Multi-Tenor Marching Mallets
Tenor Marching Mallets usually feature heads made from acrylic, rubber, solid felt, or covered felt and aluminum or wooden shafts with grips for slip-resistance. Acrylic heads are designed for maximum attack and projection while rubber and felt heads give a warmer tone.



Gong Mallets
Gong mallets are very similar to bass drum mallets, although they are generally larger. Usually they feature round felt covered heads with aluminum, maple or hickory handles.



Chime Mallets
Chime mallets most of the time come in a dual-head hammer design featuring a softer and harder sides and hickory or maple handle. The softer side of the hammer provides fuller body tones, while the harder side is designed to give more attack.



Pipe Band
Pipe band tenor mallets come in 3 different weights and different colors. For the bass tenor, a heavier, fleece covered, foam or cork heads are generally used.



Drum Set Mallets
There are no mallets dedicated specifically for drum set, however, drummers use many different types of mallets on drum sets depending on the needed sound effect or application. Practically any mallet with a medium to hard head will serve its purpose well on a drum set.
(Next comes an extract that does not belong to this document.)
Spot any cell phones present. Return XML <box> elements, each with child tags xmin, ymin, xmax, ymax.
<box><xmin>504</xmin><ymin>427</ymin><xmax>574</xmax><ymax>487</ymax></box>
As a general rule mallets with harder heads will give a louder compressed attack, while mallets with softer heads will produce a fuller body medium to low end tones with mellower attack. On a drum set, it is advised to experiment with mallets that feature dual heads, as those are capable to produce different tones depending on the head being used.



Conga Mallets
Conga mallets were designed to simulate the human hand striking, thats why they feature felt or leather covered flat heads.



Choosing Mallets
Although some mallets are made to be multipurpose, generally mallets are produced for a single instrument or application. The best practice is to use mallets specifically designed for the application or instrument you're playing. It is advised to get as many mallets as necessary to cover all dynamic levels and timber variations.
Recommended manufacturers: Vic Firth, Pro-Mark, Zildjian, Regal Tip, Vater.


Specialty Sticks
Specialty sticks are the ones that were designed to produce an additional sound besides the sound of the instrument being struck. Examples: Regal Tip Jingle stick, tambourine sticks, hollow sticks with seeds inside, etc.



Bundle Sticks
Bundle sticks are designed to provide player with alternative sound and feel, they consist of small rods made from plastic or wood, bundled together and attached to the handle. Basically bundle sticks are brushes that allow to be played with drum stick technique but with a reduced volume. They are often used in the "unplugged" performances. Bundle sticks with thinner bristles offer a sound closer to brushes, while the ones with thicker bristles have a louder, snappier sound. Additionally, some models of bundle sticks feature an adjustable ring to help alter the sound for the specific effect needed.
Recommended manufacturers: Vic Firth, Pro-Mark, Zildjian, Regal Tip, Vater.